CRH berangkat dari Beijing pada pukul 08.00 dan sampai di Shanghai pukul 13.00. Perjalanan kereta enam gerbong dengan dua lokomotif depan dan belakang itu sangat nyaman.
Dari dalam CRH berkonstruksi material plastik dan fiber karbon tersebut suara bising di luar tidak terdengar. Begitu juga suara perpaduan antara roda dengan rel hanya lamat-lamat terdengar.
Penumpang juga tidak berdesak-desakan karena tempat duduk cukup lebar dan tertata rapi. Tiga tempat duduk di bagian kiri dan dua tempat duduk di bagian kanan.
”Saking nyamannya saya tidak merasa kalau kereta ini berjalan cepat,” kata Ugeng Yudi Prasetyo sembari melihat monitor petunjuk kecepatan CRH yang berada di setiap gerbong.
CRH dikelola China South Locomotive and Rolling Stock Corporation Limited (CSR). Dalam catatan CSR, CRH380 jenis terbaru itu membukukan kecepatan 486 kilometer per jam saat uji coba pada 2011. Kereta itu mengungguli kecepatan kereta peluru sebelumnya, CRH2 yang membukukan kecepatan maksimal 280 kilometer per jam.
Namun, lantaran pernah bertabrakan pada medio 2011 yang menewaskan 39 penumpang dan 200 penumpang luka-luka, CRH380 tidak boleh dioperasikan dengan kecepatan maksimal 300-350 kilometer per jam. Pemerintah China membatasi kecepatannya harus di bawah 300 kilometer per jam.
Pada hari berikutnya, rombongan PT KAI menjajal kereta supercepat di Shanghai, Shanghai Maglev Train. Kereta berteknologi magnet itu berangkat dari Stasiun Long Yang Shanghai menuju Stasiun Bandara Internasional Pudong dengan harga tiket 50-160 yuan atau Rp 70.000-Rp 224.000 tergantung kelasnya.
Dengan kecepatan 301 kilometer per jam, Maglev Train sampai ke tempat tujuan yang berjarak 31 kilometer dalam tempo 7 menit 20 detik. Dengan bus rute sama, perjalanan menghabiskan waktu 33 menit, dengan catatan tanpa macet.

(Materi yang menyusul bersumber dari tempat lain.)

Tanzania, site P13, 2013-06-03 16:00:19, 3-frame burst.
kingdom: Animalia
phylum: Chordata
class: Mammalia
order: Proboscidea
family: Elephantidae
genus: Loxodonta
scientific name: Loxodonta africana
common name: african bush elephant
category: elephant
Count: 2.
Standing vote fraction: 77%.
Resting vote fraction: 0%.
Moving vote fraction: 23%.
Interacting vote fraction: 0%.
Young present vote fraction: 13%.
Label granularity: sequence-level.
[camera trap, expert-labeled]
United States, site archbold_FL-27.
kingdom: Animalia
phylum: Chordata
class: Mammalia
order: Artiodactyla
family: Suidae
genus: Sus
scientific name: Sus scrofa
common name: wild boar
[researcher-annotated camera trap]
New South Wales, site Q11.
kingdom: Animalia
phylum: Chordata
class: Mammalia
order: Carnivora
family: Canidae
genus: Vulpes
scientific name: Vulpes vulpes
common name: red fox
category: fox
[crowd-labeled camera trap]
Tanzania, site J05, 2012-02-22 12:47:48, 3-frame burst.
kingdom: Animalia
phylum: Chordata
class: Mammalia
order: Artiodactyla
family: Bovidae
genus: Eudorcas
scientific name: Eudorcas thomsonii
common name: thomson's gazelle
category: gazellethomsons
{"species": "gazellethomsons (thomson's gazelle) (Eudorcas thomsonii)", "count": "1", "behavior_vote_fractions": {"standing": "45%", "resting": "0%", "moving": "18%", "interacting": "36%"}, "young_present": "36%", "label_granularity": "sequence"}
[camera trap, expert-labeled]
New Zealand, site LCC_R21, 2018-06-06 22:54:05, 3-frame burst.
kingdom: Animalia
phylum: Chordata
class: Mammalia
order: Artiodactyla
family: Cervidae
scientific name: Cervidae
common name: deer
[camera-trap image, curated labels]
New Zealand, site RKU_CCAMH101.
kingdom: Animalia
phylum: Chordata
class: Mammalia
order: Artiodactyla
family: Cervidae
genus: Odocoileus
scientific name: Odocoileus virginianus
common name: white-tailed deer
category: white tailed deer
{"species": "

Maglev Train bisa melaju dengan kecepatan maksimum 431 kilometer per jam. Dengan rute Stasiun Long Yang Shanghai-Stasiun Bandara Internasional Pudong, perjalanan ditempuh dalam tempo 2 menit 58 detik.
Pemerintah China menguji coba Maglev Train pada 12 November 2003. Saat uji coba tersebut, kecepatan maksimum mencapai 501 kilometer per jam. Kemudian baru pada 2004, kereta magnetik tersebut diluncurkan sebagai angkutan publik.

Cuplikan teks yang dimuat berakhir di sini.